Pieux, obéissant, zélé, il se rendait à ses charges avec les yeux baissés, souriait à chacun d’un sourire tout divin, mais ne montrait de signe particulier de sainteté, si ce n’est une dévotion ravissante à Notre-Dame Marie.

Jamais il ne passait sans s’incliner devant son image, spécialement devant celle que certain sculpteur de haut savoir et renom avait adossée au mur du cloître, sous une fine arcature de colonnettes et de décorations. En cet endroit, il demeurait souvent agenouillé, avec telle expression de suavité que les frères l’apercevant s’en allaient discrètement, disant que la Vierge, sans doute, et l’enfant qu’elle portait au bras si gracieusement lui laissaient entendre quelque chose de leurs amoureux secrets.

Il était de si haut mérite, enfin, que le prieur décida bientôt de se décharger sur lui du soin tout honorable d’annoncer par la cloche les offices du moustier.

À l’avis de cette charge que tout autre à sa place eût grandement convoitée, Frère Jacques baissa les yeux encore bien davantage, et son visage s’altéra. Il protesta de son indignité, de sa trop grande jeunesse pour un si haut emploi ; mais chacun mit sur le compte de l’humilité une répugnance si étonnante par tant d’autres côtés, et le prieur ordonna que fût fait ainsi qu’il avait commandé.

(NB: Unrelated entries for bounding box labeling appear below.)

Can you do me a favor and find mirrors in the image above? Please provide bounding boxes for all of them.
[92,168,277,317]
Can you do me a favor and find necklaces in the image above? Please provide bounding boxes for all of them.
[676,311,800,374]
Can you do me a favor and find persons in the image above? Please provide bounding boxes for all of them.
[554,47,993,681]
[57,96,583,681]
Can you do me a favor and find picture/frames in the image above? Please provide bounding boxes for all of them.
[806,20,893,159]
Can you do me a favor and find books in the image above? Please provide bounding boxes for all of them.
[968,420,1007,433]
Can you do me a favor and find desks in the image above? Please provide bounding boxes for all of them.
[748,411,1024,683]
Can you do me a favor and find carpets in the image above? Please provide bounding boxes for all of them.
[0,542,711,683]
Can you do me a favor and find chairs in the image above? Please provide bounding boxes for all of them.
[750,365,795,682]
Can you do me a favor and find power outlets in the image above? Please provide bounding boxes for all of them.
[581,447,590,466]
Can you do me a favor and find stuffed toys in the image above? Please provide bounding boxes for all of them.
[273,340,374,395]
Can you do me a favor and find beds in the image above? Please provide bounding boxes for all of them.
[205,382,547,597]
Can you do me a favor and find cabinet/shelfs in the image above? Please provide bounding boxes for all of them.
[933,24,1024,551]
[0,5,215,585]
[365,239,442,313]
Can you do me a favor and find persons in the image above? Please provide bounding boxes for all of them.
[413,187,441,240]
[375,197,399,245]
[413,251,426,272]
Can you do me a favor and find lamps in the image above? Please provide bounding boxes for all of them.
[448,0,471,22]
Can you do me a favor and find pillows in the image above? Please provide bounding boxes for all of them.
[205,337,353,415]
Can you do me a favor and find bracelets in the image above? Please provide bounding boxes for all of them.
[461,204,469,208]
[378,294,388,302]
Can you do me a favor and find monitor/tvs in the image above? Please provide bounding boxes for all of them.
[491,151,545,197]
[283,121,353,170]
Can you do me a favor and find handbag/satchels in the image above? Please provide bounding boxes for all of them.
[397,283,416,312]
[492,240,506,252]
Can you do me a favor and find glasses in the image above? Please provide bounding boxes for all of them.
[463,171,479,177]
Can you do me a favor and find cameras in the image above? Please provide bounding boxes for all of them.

Or, ceci se passait trois jours exactement avant la Purification de Notre-Dame, en ce cruel mois d’hiver où la nature se meurt sous l’étreinte du gel, où nos demeures de pierre semblent à jamais glacées comme tombes au cimetière.

Et Frère Jacques commença aussitôt à remplir son office.

La première journée, il s’en acquitta tout à point, comme si jamais n’avait fait autre chose depuis qu’il était né.

Mais la nuit étant venue et Complies terminées, Frère Jacques, de retour à sa cellule, se jeta tout en pleurs devant l’image de la Vierge Marie.

– Ô Mère de mon Dieu, supplia-t-il tendrement, me permettrez-vous ce soir de vaquer à la charge qu’on me confie ? Comment pourrai-je sonner Matines, si comme chaque nuit me tenez en contemplation de votre Gracieuseté ? La Règle sera-t-elle pas accomplie qui veut que le sonneur soit fidèle à sonner ?

Mais comme la Vierge ne daignait répondre, Frère Jacques, à la fin, tout habillé, alla s’étendre dessus sa couche. Et à minuit, à l’heure où le vallon transi attendait en silence l’appel exaltant de l’office de la nuit, la cloche resta muette...

–Frère Jacques, dormez-vous ?

Les moines, bon gré, mal gré, tirés de sommeil par une longue habitude, se sont rendus à l’oratoire, tandis que le prieur, surpris et mécontent, frappe durement (on a si bon sommeil à cet âge) à la cellule du sonneur.

Mais Frère Jacques ne répond pas. Le prieur impatient entre alors dans la chambrette, éclaire de sa chandelle le recoin obscur où l’enfant, enveloppé de sa bure, repose dessus sa couche. Jacques semble dormir d’un sommeil merveilleux, les mains jointes, le visage irradié d’un sourire plein de mystère.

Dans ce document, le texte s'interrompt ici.